* _PROBLEM_
Copy all of the records below word for word, and leave the pictures out of your answer.

* _PROVIDED MATERIAL_

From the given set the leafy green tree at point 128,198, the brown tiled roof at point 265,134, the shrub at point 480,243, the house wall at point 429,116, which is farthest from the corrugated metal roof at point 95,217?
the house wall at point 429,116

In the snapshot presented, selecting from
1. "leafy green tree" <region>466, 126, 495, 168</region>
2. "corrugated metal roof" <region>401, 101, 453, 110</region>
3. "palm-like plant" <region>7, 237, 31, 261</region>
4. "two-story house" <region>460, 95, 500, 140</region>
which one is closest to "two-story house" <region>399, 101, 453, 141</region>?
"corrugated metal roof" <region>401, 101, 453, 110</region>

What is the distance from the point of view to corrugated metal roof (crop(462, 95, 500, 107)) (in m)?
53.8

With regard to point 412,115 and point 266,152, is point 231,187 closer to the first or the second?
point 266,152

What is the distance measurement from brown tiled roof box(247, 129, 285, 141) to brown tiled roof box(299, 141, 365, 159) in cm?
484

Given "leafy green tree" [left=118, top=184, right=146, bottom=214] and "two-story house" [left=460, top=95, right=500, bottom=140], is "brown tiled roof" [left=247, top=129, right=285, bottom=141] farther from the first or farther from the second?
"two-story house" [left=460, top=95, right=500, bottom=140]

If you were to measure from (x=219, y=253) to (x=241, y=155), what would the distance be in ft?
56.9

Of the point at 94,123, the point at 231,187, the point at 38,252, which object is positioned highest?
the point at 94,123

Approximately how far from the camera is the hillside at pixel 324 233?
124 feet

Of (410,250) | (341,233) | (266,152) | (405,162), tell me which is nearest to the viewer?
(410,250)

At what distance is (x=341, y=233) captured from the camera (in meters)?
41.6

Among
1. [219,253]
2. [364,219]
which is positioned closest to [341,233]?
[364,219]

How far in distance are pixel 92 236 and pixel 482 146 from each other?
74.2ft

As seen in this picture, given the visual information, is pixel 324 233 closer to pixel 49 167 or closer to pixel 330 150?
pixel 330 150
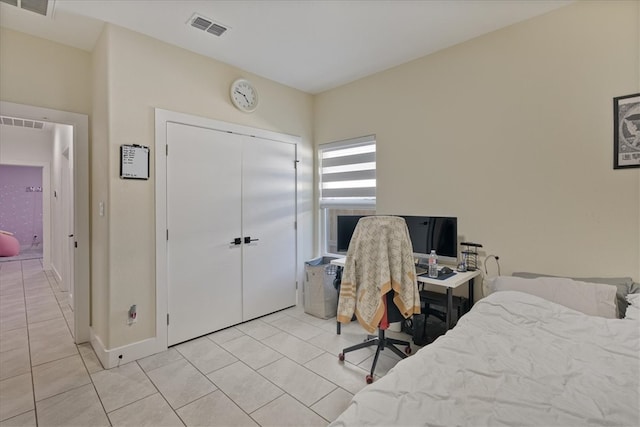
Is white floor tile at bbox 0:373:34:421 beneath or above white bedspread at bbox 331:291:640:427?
beneath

* _TASK ANSWER_
From the given set the leafy green tree at point 128,198, the brown tiled roof at point 265,134, the shrub at point 480,243, the house wall at point 429,116, which is farthest from the corrugated metal roof at point 95,217?
the house wall at point 429,116

In the snapshot presented, selecting from
1. "leafy green tree" <region>466, 126, 495, 168</region>
2. "corrugated metal roof" <region>401, 101, 453, 110</region>
3. "palm-like plant" <region>7, 237, 31, 261</region>
4. "two-story house" <region>460, 95, 500, 140</region>
which one is closest to "two-story house" <region>399, 101, 453, 141</region>?
"corrugated metal roof" <region>401, 101, 453, 110</region>

What is the distance from the point of view to corrugated metal roof (crop(462, 95, 500, 107)) (in m)?
53.8

With regard to point 412,115 and point 266,152, is point 231,187 closer to the first or the second?
point 266,152

What is the distance measurement from brown tiled roof box(247, 129, 285, 141) to brown tiled roof box(299, 141, 365, 159) in cm?
484

Given "leafy green tree" [left=118, top=184, right=146, bottom=214] and "two-story house" [left=460, top=95, right=500, bottom=140], is "brown tiled roof" [left=247, top=129, right=285, bottom=141] farther from the first or farther from the second?
"two-story house" [left=460, top=95, right=500, bottom=140]

If you were to measure from (x=219, y=253) to (x=241, y=155), what would the distance be in ft?
56.9

Of the point at 94,123, the point at 231,187, the point at 38,252, which object is positioned highest?
the point at 94,123

Approximately how far from the camera is the hillside at pixel 324 233?
124 feet

Of (410,250) | (341,233) | (266,152) | (405,162), tell me which is nearest to the viewer?
(410,250)

At what distance is (x=341, y=233) captured from the camera (in meters)?
41.6

Among
1. [219,253]
2. [364,219]
which is positioned closest to [341,233]?
[364,219]

How far in distance are pixel 92 236 and pixel 482 146 from each other?
74.2ft

As seen in this picture, given the visual information, is pixel 324 233 closer to pixel 49 167 or closer to pixel 330 150?
pixel 330 150
Is white floor tile at bbox 0:373:34:421 beneath or above white bedspread at bbox 331:291:640:427?
beneath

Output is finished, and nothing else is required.